=== Section Start ===

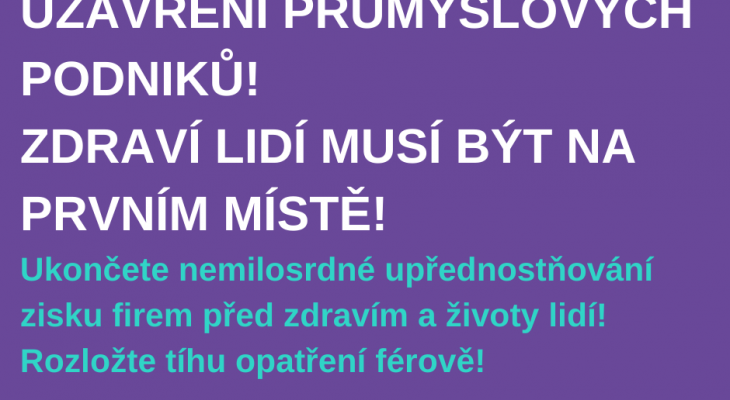 Zdraví lidí na prvním místě: Výzva Zeleného kruhu a Klimatické koalice vládě České republiky
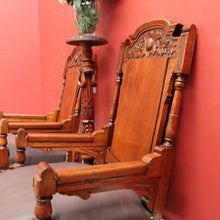 Load image into Gallery viewer, x SOLD Pair of Antique Mahogany and Leather Armchairs, Carved detail, Castors. B12189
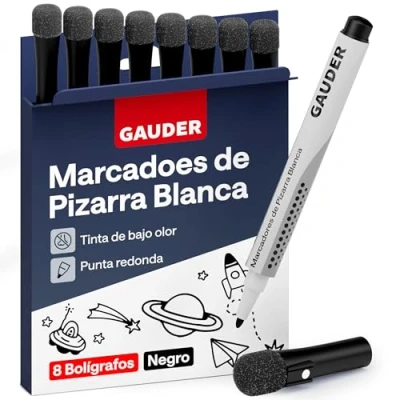 Imagen de GAUDER Set de Rotuladores para Pizarra Blanca (8 piezas negro) borrables en seco sin dejar residuos con esponja, ideales pizarras blancas y magnéticas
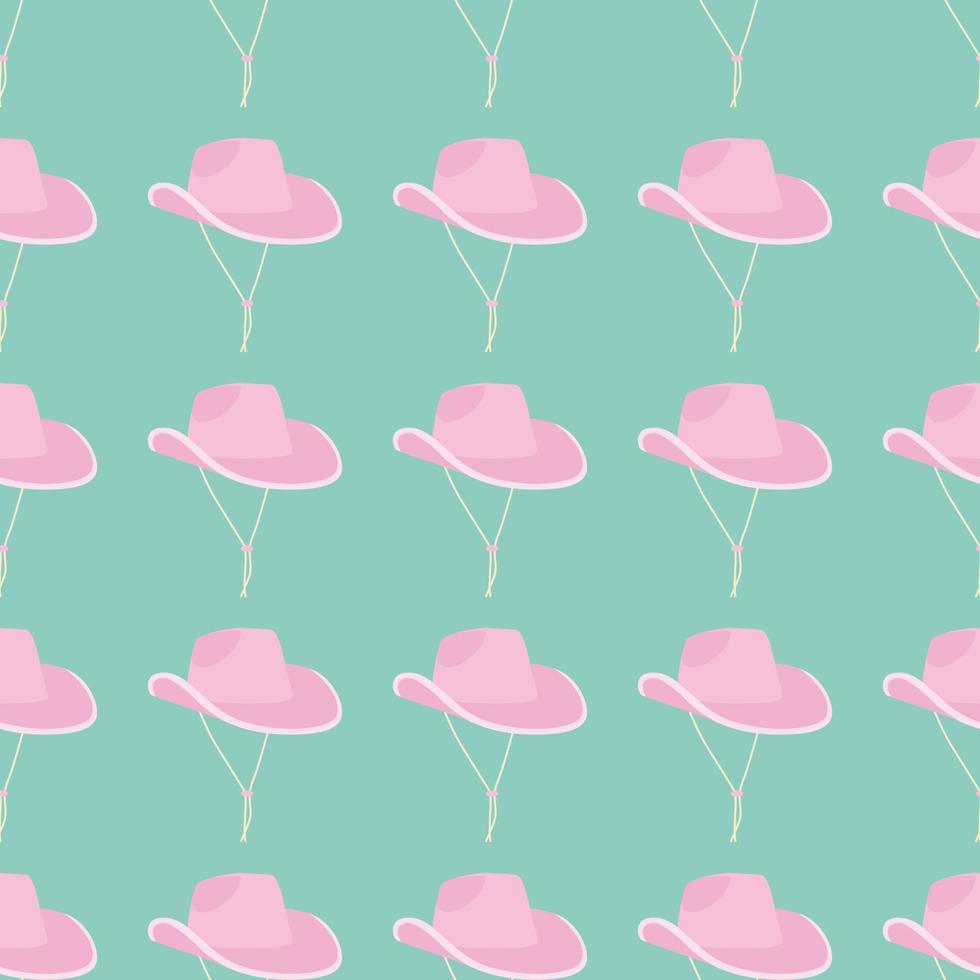 Seamless pattern of cartoon pink cowboy hat with strings on menthol background. Party hat. Fashion style of the Wild West. Cowboy western, wild west concept. Hand drawn color flat illustration. vector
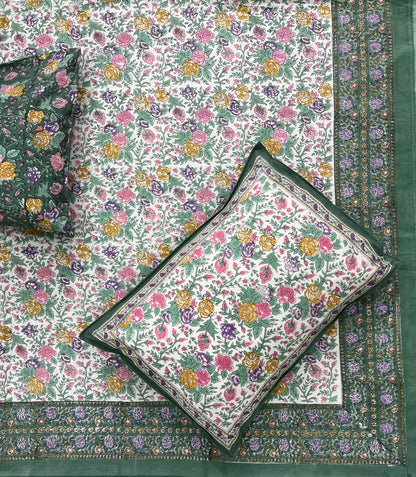 Hand Block Printed Cotton Bedsheet – Floral Meadow | Eco-Friendly | Artisanal Craft
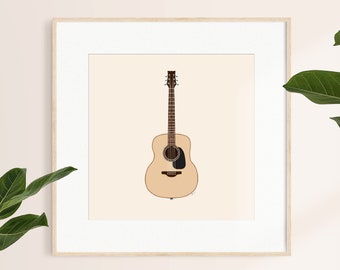 May include: A framed illustration of an acoustic guitar with a natural wood finish. The guitar is centered in the frame and has a light brown background.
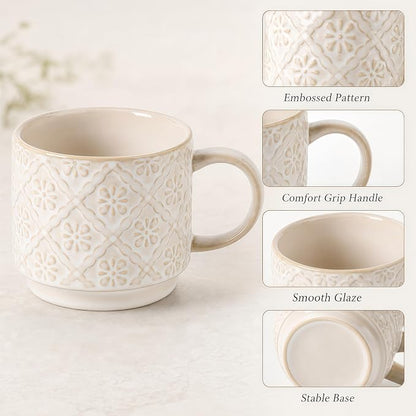 6 Oz Coffee Mugs with Stand, Stackable Coffee Cups Set of 4, Ceramic Espresso - Image 5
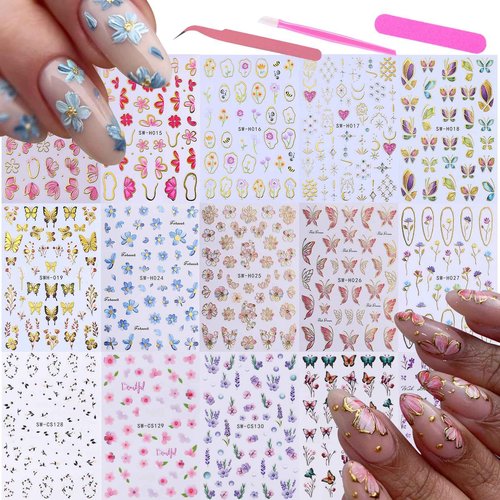 Flower Nail Art Stickers Decals 15 PCS Pink Flower Stickers for Nails with Tweezers 3D Self-Adhesive Summer Cherry Blossom Butterfly Florals Decals Tropical Nail Art Design Decoration for Women
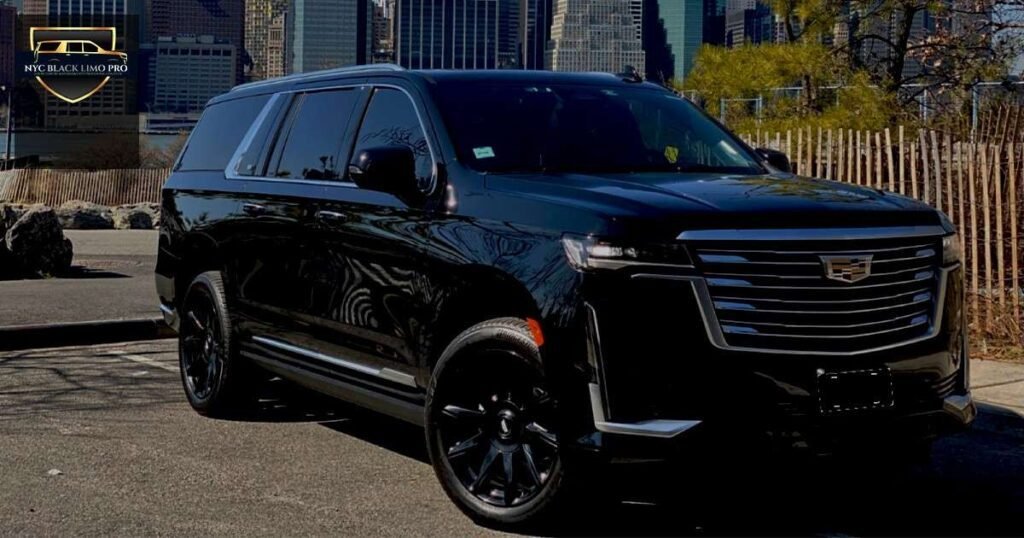 Black luxury stretch limo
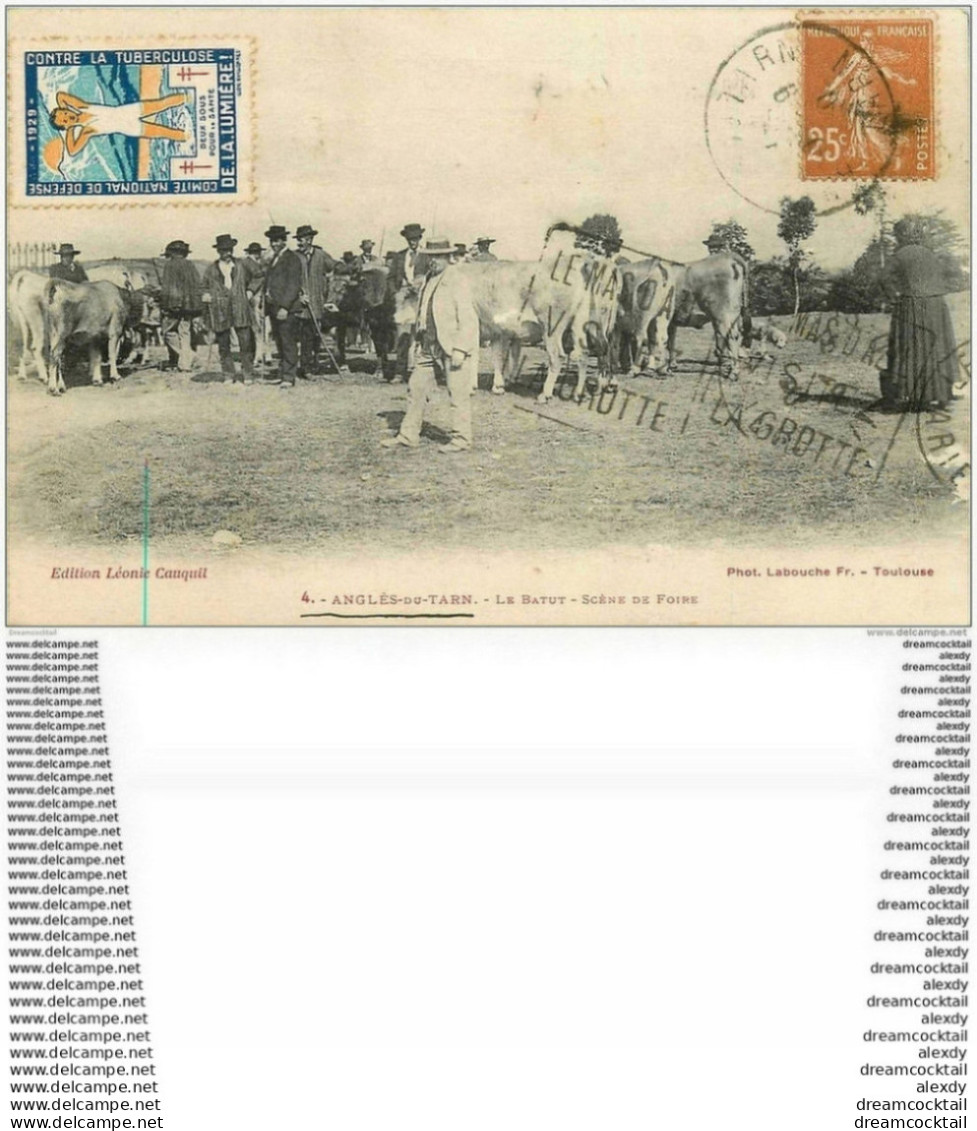81 ANGLES DU TARN. Le Batut Scène De Foire Aux Bestiaux. Timbre Tuberculose 1929 - Angles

=== Section End ===

▶ [Task statement]: Write out every row above word for word, without the pictures.

▶ [Response to this exercise]:
 Zdraví lidí na prvním místě: Výzva Zeleného kruhu a Klimatické koalice vládě České republiky
 Load image into Gallery viewer, x SOLD Pair of Antique Mahogany and Leather Armchairs, Carved detail, Castors. B12189
 Imagen de GAUDER Set de Rotuladores para Pizarra Blanca (8 piezas negro) borrables en seco sin dejar residuos con esponja, ideales pizarras blancas y magnéticas
 Seamless pattern of cartoon pink cowboy hat with strings on menthol background. Party hat. Fashion style of the Wild West. Cowboy western, wild west concept. Hand drawn color flat illustration. vector
 Hand Block Printed Cotton Bedsheet – Floral Meadow | Eco-Friendly | Artisanal Craft
 May include: A framed illustration of an acoustic guitar with a natural wood finish. The guitar is centered in the frame and has a light brown background.
 6 Oz Coffee Mugs with Stand, Stackable Coffee Cups Set of 4, Ceramic Espresso - Image 5
 Flower Nail Art Stickers Decals 15 PCS Pink Flower Stickers for Nails with Tweezers 3D Self-Adhesive Summer Cherry Blossom Butterfly Florals Decals Tropical Nail Art Design Decoration for Women
 Black luxury stretch limo
81 ANGLES DU TARN. Le Batut Scène De Foire Aux Bestiaux. Timbre Tuberculose 1929 - Angles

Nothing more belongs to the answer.